Still, some headway has been made. The Labor Dept. has opened more than 170 investigations into fraudulent health insurers. On May 24, the Federal Trade Commission sued Pharmacycards.com, which attempted to debit $10 million from 90,000 consumers' bank accounts without their knowledge. It did so by telling payment-processing companies that they had bought discount drug cards, many under the new Medicare plan that took effect on June 1. Repeated calls to Pharmacycards.com weren't returned.
"A VERY SCARY PLACE"
Florida, with its huge senior citizen population, has taken the lead in battling health-insurance fraud. Lawmakers last year required all out-of-state health plans to carry a bold warning that consumers forfeit their state protections against fraud and could face premium hikes by buying them. In January, a new law will require medical discount plans to register with the state. Individual health insurance "is the least regulated market out there and a very scary place to be," says Torre A. Grissom, senior analyst in Florida's Office of Insurance Regulation.

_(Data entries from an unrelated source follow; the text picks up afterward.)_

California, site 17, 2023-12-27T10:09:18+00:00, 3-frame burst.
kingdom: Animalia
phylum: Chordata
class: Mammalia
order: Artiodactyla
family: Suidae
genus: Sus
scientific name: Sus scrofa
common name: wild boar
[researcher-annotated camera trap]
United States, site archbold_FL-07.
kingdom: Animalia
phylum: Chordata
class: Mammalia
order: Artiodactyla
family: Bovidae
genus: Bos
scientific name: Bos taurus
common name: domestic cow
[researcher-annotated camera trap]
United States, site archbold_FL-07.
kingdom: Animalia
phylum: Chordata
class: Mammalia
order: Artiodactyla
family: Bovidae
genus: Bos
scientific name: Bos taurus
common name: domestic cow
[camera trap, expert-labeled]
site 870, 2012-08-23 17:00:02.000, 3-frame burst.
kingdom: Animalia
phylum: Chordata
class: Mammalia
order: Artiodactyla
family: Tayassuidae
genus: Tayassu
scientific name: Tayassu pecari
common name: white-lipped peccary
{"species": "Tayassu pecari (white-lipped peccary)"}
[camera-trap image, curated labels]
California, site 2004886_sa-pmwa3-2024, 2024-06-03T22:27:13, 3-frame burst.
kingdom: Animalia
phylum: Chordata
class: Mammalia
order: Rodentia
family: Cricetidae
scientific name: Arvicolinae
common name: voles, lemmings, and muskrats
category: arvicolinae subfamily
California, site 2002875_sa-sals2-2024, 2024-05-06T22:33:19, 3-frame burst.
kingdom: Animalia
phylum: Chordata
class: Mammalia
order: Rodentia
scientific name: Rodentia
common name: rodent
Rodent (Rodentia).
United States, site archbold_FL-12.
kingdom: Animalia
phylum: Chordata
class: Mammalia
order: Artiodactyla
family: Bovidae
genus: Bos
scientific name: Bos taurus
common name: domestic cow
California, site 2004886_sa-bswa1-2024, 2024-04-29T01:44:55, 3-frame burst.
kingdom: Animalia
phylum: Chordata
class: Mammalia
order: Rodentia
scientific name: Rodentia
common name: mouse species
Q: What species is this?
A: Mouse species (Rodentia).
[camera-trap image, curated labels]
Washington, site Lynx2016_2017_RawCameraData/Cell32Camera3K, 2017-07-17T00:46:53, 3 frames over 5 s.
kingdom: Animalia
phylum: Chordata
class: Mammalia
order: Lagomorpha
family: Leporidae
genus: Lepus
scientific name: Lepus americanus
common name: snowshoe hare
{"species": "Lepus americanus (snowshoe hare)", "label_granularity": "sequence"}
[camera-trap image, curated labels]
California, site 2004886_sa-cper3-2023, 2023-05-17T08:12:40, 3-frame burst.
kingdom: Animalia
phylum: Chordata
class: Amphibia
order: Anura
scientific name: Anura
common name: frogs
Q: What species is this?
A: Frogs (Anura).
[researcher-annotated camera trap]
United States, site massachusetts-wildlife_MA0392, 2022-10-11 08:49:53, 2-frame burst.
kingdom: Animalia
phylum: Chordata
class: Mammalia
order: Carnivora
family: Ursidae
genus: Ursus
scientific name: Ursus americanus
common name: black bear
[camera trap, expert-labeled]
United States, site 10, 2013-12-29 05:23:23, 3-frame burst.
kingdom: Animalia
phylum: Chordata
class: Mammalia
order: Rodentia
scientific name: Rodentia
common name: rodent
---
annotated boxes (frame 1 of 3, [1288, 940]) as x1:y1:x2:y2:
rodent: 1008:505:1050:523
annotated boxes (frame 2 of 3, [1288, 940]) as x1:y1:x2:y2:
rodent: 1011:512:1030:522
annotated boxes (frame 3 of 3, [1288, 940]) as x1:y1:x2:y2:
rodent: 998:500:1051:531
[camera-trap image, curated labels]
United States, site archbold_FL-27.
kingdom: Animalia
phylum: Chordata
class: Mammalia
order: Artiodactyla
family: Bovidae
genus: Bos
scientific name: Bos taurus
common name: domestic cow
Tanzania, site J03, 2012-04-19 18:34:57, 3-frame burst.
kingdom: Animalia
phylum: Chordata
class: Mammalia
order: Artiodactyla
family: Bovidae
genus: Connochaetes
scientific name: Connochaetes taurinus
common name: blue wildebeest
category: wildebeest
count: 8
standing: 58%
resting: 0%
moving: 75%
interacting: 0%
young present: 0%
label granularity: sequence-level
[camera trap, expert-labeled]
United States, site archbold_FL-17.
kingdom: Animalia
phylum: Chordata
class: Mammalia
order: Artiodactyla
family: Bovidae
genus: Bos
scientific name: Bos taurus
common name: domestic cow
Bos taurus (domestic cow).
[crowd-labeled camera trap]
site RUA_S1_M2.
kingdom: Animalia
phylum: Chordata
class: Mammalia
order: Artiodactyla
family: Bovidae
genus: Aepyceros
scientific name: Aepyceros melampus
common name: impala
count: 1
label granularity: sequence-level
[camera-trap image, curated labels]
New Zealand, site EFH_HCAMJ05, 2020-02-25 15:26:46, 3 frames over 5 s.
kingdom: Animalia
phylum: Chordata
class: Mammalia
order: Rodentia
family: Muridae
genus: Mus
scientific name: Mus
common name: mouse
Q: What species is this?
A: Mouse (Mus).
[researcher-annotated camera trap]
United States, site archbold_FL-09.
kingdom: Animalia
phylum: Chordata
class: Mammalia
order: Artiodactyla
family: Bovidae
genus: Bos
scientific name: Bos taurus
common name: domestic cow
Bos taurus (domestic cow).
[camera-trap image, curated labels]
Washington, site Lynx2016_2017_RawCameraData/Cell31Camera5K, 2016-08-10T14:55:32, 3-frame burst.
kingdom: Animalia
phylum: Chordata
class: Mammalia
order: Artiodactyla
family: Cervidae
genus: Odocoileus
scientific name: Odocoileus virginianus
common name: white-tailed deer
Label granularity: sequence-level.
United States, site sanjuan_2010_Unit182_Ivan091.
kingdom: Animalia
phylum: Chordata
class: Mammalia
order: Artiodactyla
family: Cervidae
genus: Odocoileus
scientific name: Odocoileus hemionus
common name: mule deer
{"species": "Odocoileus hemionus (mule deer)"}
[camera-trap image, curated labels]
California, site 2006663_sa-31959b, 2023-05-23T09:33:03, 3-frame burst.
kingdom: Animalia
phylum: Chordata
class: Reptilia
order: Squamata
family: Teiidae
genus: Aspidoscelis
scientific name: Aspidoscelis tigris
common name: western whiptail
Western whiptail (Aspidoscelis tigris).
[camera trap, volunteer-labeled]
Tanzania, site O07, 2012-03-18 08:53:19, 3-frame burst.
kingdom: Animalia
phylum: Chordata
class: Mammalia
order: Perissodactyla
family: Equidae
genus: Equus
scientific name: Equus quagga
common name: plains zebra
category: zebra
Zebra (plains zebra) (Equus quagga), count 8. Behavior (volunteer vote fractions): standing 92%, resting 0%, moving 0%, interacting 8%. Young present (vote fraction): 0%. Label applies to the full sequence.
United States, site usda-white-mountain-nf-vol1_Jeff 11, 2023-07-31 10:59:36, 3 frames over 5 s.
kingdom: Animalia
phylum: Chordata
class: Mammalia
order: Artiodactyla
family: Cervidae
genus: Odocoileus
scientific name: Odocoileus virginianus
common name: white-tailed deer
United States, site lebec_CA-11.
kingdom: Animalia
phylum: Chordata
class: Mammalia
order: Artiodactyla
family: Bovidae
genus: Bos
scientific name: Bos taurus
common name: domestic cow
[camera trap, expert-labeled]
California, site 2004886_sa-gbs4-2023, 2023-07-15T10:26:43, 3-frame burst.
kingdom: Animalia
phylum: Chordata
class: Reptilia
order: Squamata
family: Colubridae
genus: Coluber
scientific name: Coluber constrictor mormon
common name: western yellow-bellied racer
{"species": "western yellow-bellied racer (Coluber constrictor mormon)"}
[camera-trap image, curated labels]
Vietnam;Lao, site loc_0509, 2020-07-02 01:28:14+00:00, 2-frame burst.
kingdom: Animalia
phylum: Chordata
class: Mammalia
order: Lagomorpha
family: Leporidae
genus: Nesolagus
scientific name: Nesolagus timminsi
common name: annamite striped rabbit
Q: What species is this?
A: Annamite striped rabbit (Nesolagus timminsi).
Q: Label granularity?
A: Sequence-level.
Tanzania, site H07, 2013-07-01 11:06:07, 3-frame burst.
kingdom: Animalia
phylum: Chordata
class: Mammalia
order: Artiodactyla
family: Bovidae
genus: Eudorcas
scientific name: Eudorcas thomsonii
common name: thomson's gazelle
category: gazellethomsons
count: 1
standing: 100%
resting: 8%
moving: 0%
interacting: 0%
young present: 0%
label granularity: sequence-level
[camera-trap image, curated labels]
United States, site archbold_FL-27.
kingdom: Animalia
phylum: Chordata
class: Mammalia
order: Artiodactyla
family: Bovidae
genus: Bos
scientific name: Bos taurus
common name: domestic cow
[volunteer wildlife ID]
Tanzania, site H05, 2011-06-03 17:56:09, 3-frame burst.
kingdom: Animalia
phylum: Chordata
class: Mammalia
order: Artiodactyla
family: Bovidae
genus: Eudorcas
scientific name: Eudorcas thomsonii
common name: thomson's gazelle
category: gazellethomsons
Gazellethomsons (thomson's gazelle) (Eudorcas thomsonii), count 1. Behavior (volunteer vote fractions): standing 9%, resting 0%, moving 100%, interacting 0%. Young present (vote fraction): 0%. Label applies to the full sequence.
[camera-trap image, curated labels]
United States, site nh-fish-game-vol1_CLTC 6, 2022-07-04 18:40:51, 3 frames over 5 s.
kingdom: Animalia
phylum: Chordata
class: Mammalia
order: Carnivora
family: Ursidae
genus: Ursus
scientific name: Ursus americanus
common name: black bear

As for the Christensens, Dana's suit against NASE and MEGA is still pending, even as parent UICI set aside $25 million to settle at least four separate suits alleging that the insurer fraudulently used NASE and other associations to sell its insurance. In May, MEGA said that "without acknowledging fault, liability, or wrongdoing of any kind and subject to satisfaction of certain conditions, it has agreed to settle a substantial number of its pending 'association group' lawsuits." Details remain confidential. "They are taking advantage of people who think they are buying health insurance, but they're not," charges Anthony Stuart, a plaintiffs lawyer representing Christensen. True or not, opportunities for hoodwinking desperate consumers will only grow as Corporate America steadily pares back coverage and more people have to fend for themselves.